Work to complete >>
From the first line to the last, give the data again exactly.

··· Record extracts

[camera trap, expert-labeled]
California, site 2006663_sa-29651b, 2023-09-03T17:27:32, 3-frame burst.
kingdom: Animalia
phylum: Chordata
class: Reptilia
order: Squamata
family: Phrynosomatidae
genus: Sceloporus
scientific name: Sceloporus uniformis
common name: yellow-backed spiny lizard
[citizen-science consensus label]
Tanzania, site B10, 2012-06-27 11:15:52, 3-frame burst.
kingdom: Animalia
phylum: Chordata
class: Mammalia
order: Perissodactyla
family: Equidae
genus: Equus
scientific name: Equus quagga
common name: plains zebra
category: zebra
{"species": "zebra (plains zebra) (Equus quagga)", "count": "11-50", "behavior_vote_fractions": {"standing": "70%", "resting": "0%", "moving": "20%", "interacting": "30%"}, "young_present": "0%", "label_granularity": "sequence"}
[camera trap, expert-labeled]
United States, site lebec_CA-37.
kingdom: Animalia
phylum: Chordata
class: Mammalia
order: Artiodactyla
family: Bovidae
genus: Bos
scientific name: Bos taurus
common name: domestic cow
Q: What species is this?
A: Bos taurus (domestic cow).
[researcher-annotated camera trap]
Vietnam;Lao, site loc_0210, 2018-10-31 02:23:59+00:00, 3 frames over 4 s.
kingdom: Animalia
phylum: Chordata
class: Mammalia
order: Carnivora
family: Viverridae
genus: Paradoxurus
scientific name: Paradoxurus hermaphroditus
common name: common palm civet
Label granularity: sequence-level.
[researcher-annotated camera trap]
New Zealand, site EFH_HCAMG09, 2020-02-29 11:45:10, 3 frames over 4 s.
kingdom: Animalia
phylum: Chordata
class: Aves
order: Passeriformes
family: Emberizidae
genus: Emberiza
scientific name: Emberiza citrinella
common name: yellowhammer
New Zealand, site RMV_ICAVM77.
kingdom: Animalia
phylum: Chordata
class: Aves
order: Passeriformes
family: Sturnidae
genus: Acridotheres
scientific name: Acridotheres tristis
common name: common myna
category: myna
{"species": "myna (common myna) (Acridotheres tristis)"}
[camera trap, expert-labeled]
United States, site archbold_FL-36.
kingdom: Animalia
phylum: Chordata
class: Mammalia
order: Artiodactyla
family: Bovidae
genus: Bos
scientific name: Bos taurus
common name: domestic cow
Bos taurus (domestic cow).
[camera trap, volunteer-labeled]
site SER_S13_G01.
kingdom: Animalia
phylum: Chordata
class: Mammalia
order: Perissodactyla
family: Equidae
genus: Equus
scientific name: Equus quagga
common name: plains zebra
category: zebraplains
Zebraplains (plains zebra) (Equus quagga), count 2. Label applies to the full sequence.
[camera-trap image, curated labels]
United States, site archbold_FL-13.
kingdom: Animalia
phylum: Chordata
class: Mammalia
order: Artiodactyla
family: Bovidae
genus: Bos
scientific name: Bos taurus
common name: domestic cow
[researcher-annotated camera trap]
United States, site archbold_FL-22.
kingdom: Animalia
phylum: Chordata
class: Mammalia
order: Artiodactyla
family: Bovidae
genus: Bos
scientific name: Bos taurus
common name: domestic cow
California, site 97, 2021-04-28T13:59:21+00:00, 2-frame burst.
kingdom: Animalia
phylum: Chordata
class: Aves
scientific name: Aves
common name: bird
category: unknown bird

······

Solution to this task >>
[camera trap, expert-labeled]
California, site 2006663_sa-29651b, 2023-09-03T17:27:32, 3-frame burst.
kingdom: Animalia
phylum: Chordata
class: Reptilia
order: Squamata
family: Phrynosomatidae
genus: Sceloporus
scientific name: Sceloporus uniformis
common name: yellow-backed spiny lizard
[citizen-science consensus label]
Tanzania, site B10, 2012-06-27 11:15:52, 3-frame burst.
kingdom: Animalia
phylum: Chordata
class: Mammalia
order: Perissodactyla
family: Equidae
genus: Equus
scientific name: Equus quagga
common name: plains zebra
category: zebra
{"species": "zebra (plains zebra) (Equus quagga)", "count": "11-50", "behavior_vote_fractions": {"standing": "70%", "resting": "0%", "moving": "20%", "interacting": "30%"}, "young_present": "0%", "label_granularity": "sequence"}
[camera trap, expert-labeled]
United States, site lebec_CA-37.
kingdom: Animalia
phylum: Chordata
class: Mammalia
order: Artiodactyla
family: Bovidae
genus: Bos
scientific name: Bos taurus
common name: domestic cow
Q: What species is this?
A: Bos taurus (domestic cow).
[researcher-annotated camera trap]
Vietnam;Lao, site loc_0210, 2018-10-31 02:23:59+00:00, 3 frames over 4 s.
kingdom: Animalia
phylum: Chordata
class: Mammalia
order: Carnivora
family: Viverridae
genus: Paradoxurus
scientific name: Paradoxurus hermaphroditus
common name: common palm civet
Label granularity: sequence-level.
[researcher-annotated camera trap]
New Zealand, site EFH_HCAMG09, 2020-02-29 11:45:10, 3 frames over 4 s.
kingdom: Animalia
phylum: Chordata
class: Aves
order: Passeriformes
family: Emberizidae
genus: Emberiza
scientific name: Emberiza citrinella
common name: yellowhammer
New Zealand, site RMV_ICAVM77.
kingdom: Animalia
phylum: Chordata
class: Aves
order: Passeriformes
family: Sturnidae
genus: Acridotheres
scientific name: Acridotheres tristis
common name: common myna
category: myna
{"species": "myna (common myna) (Acridotheres tristis)"}
[camera trap, expert-labeled]
United States, site archbold_FL-36.
kingdom: Animalia
phylum: Chordata
class: Mammalia
order: Artiodactyla
family: Bovidae
genus: Bos
scientific name: Bos taurus
common name: domestic cow
Bos taurus (domestic cow).
[camera trap, volunteer-labeled]
site SER_S13_G01.
kingdom: Animalia
phylum: Chordata
class: Mammalia
order: Perissodactyla
family: Equidae
genus: Equus
scientific name: Equus quagga
common name: plains zebra
category: zebraplains
Zebraplains (plains zebra) (Equus quagga), count 2. Label applies to the full sequence.
[camera-trap image, curated labels]
United States, site archbold_FL-13.
kingdom: Animalia
phylum: Chordata
class: Mammalia
order: Artiodactyla
family: Bovidae
genus: Bos
scientific name: Bos taurus
common name: domestic cow
[researcher-annotated camera trap]
United States, site archbold_FL-22.
kingdom: Animalia
phylum: Chordata
class: Mammalia
order: Artiodactyla
family: Bovidae
genus: Bos
scientific name: Bos taurus
common name: domestic cow
California, site 97, 2021-04-28T13:59:21+00:00, 2-frame burst.
kingdom: Animalia
phylum: Chordata
class: Aves
scientific name: Aves
common name: bird
category: unknown bird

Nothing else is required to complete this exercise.